> [Текст для чтения]:

Большое злодейство можно совершить исподволь, начав с каких-то мелких нарушений, где легче сломить сопротивление, – противник уступает, обманутый незначительностью зла, – потом продвинуться дальше, и опять уступка, потому что зло продолжает казаться незначительным. И так шаг за шагом, незаметно перейти границу, за которой зло приобретает недопустимые масштабы… А можно сразу ударить в сердце, вырвать его, и тогда все последующие утраты покажутся несущественными.
С тех пор как на месте арбатских переулков проломили Москву нелепейшим, провинциально-претенциозным Калининским проспектом, – чтобы, не снижая скорости, мчатся на „чайках“ со своих дач прямо в кремлевские кабинеты, – в городе идет настоящая оргия погромов. Ломают Замоскворечье, ломают Таганку, ломают Домниковку и в районе Мясницких ворот… С безразличием орангутангов повсюду взращивают безликие многоэтажные коробки. „Дикость, подлость и невежество, – говорит Пушкин, – не уважают прошедшего, пресмыкаясь перед одним настоящим“. Орангутангам нет дела до истории – ни до прошлого, ни до будущего, – они сами себе история. Теперь только кое-где выглядывающий ампирный фронтон или церквушка, раскрашенная, как дешевый сувенир, отличают Москву от какого-нибудь Ташкента.

Как говорится, найдите десять отличий. Дом-книжка FOCSA в Гаване (1956 год) и дом-книжка в Москве…

Я готов убить человека, руководящего этой дикарской работой, хотя знаю, что убийство мое ничему не поможет, знаю даже, что субъективно он не виноват: не он, так другой (обязательно! еще бы! угодников у власти довольно, что же, карьеру губить из-за какой-то там Собачьей площадки?), но, как говорил М.И. Муравьев-Апостол, „дело идет не о пользе, которую это принесло бы, а о порыве к иному порядку вещей, который был бы сим обнаружен“. Я готов убить этого человека, чтобы утолить свою бессильную и неотвязную, как жажда, ненависть», – читаем мы в дневнике за 1972-й год. Борьба за сохранение культурного и исторического наследия развернулась нешуточная, едва ли не кровавая. Но почему же тогда все это обернулось битвой с ветряными мельницами?
Сергей Попадюк справедливо указывает на одно специфическое обстоятельство – проспект Калинина был правительственной трассой, по которой члены Политбюро то и дело сновали в своих «членовозах» (просторечное название персональных служебных автомобилей больших начальников). Почти все советские вожди постхрущевской эпохи жили на Кутузовском проспекте – Леонид Брежнев, Юрий Андропов, Константин Черненко, в доме № 26. Они были соседями. Из Кремля на Кутузовский можно было доехать на приличной скорости и при перекрытых дорогах минут за 15. И до дачи на Рублевском шоссе тоже недалеко. А раньше приходилось делать крюк через Арбатскую площадь, по которой машина Сталина и его охраны поворачивала на Арбат. Не зря же москвичи придумали остроумное название этой правительственной трассе – «Военно-грузинская дорога».

Сохранённые данные:
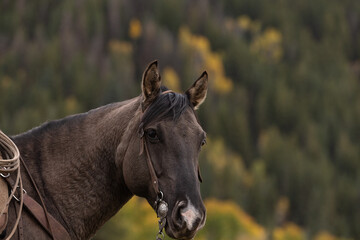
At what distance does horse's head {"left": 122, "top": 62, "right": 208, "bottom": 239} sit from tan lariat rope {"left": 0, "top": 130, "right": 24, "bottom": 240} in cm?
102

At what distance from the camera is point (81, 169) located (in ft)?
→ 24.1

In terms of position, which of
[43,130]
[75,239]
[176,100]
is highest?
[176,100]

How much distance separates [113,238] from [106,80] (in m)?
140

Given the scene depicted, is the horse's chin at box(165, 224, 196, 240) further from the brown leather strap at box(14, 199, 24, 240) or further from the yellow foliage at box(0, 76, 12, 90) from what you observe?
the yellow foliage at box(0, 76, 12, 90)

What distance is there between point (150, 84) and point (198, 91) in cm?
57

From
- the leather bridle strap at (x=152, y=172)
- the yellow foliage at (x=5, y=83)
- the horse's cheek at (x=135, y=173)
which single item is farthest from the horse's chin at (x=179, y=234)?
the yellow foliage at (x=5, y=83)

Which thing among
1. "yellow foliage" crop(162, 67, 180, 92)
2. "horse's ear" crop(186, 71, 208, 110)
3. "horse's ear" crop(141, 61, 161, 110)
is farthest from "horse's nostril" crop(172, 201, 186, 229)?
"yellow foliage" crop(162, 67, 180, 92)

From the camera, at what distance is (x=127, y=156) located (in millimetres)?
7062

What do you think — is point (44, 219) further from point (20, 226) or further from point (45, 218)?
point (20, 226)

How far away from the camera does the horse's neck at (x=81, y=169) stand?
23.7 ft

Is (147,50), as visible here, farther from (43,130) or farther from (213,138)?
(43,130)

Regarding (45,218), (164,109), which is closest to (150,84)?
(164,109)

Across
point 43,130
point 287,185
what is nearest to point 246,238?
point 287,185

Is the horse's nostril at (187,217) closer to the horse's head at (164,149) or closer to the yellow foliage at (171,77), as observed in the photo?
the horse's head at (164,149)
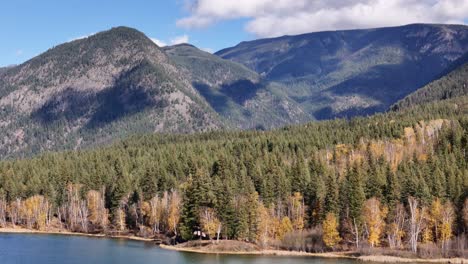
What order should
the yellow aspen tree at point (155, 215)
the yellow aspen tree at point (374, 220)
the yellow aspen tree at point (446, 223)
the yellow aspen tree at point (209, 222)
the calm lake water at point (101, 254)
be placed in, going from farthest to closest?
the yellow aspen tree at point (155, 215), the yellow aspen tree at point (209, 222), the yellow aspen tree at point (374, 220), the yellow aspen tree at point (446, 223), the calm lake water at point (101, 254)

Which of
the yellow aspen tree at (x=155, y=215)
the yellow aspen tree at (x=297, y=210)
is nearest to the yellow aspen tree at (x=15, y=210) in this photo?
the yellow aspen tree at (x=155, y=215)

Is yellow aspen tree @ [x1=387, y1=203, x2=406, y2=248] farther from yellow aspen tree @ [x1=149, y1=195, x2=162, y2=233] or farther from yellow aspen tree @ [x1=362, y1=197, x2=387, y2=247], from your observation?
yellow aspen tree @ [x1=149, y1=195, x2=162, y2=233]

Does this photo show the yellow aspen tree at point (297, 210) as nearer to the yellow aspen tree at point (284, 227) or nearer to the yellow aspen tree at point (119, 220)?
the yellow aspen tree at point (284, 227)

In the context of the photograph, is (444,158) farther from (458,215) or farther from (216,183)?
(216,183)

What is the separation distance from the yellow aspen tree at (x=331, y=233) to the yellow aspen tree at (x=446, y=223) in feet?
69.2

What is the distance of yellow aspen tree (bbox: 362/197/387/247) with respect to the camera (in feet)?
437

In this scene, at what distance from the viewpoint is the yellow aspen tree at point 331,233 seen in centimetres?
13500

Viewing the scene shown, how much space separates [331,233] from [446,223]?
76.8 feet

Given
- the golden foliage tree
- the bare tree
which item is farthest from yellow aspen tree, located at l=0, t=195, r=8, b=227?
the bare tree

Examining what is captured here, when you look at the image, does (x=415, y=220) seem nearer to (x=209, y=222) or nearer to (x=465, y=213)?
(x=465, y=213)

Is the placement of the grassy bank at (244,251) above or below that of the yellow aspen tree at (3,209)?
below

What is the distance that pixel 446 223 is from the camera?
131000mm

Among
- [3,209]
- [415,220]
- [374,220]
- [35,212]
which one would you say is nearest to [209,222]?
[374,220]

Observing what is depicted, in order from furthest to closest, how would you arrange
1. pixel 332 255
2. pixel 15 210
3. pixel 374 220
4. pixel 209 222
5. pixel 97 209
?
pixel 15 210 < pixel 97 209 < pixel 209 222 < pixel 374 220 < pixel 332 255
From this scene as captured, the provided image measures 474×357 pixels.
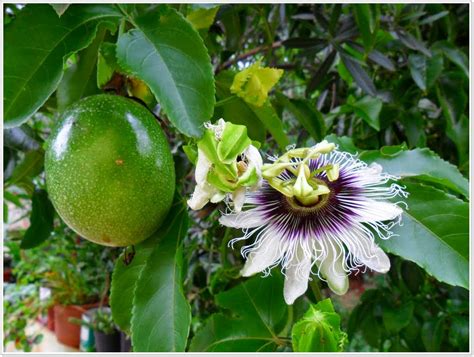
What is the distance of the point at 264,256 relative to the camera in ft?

> [Задание]: Как москвичи прозвали правительственную трассу, согласно тексту о Калининском проспекте?

> [Ответ ниже]: «Военно-грузинская дорога».